*** Begin section ***
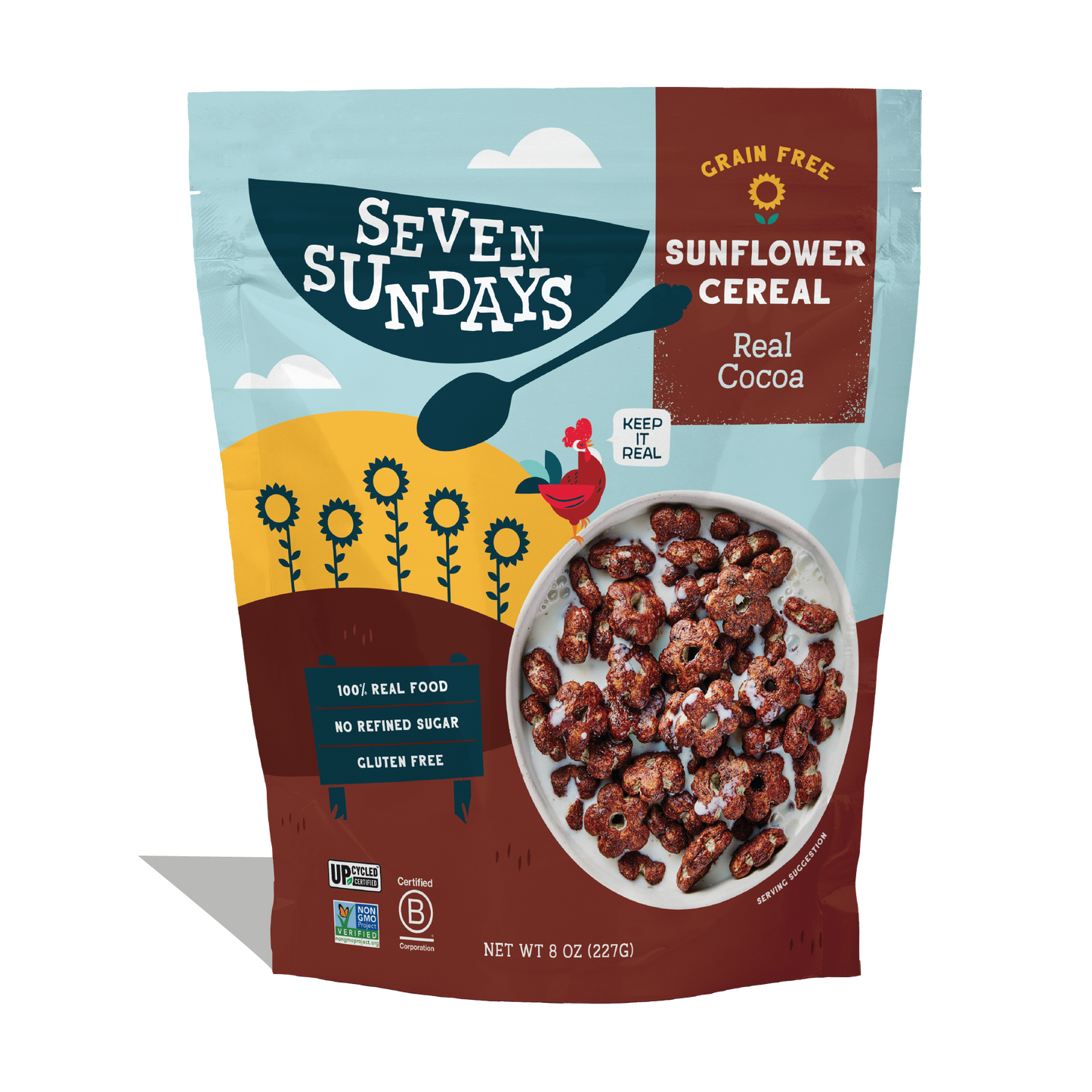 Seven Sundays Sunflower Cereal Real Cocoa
*** End section ***
*** Begin section ***
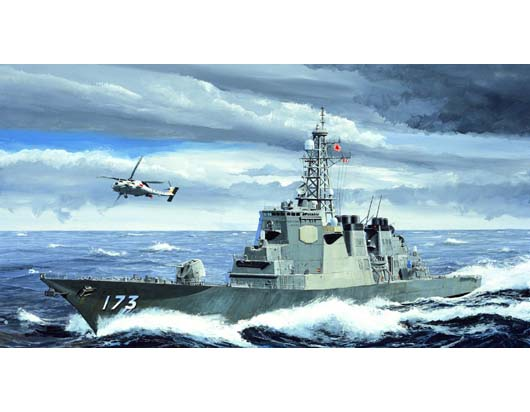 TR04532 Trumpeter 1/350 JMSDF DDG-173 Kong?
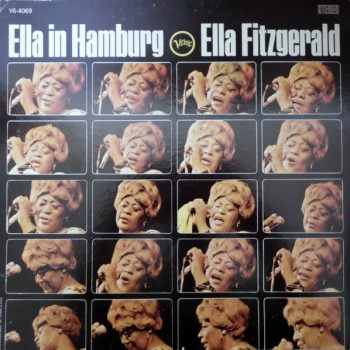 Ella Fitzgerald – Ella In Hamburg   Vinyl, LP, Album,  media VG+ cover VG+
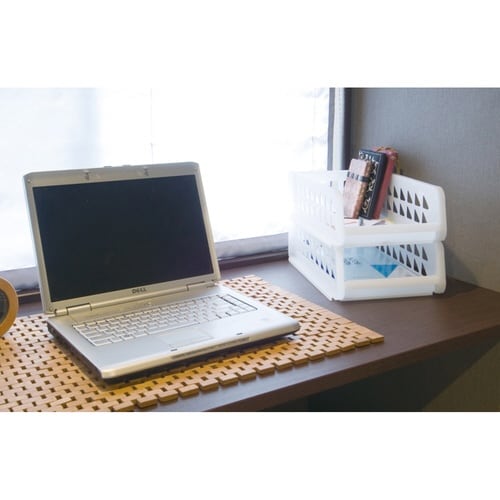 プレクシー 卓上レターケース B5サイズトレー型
*** End section ***
*** Begin section ***
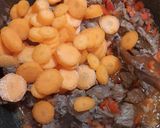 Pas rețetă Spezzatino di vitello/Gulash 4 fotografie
*** End section ***
Quote the rows from the one containing "TR04532 Trumpeter 1/350 JMSDF DDG-173 Kong?" through the one containing "プレクシー 卓上レターケース B5サイズトレー型", including both of those rows, and leave the pictures out.

◆ ANSWER TO THE PROBLEM
 TR04532 Trumpeter 1/350 JMSDF DDG-173 Kong?
 Ella Fitzgerald – Ella In Hamburg   Vinyl, LP, Album,  media VG+ cover VG+
 プレクシー 卓上レターケース B5サイズトレー型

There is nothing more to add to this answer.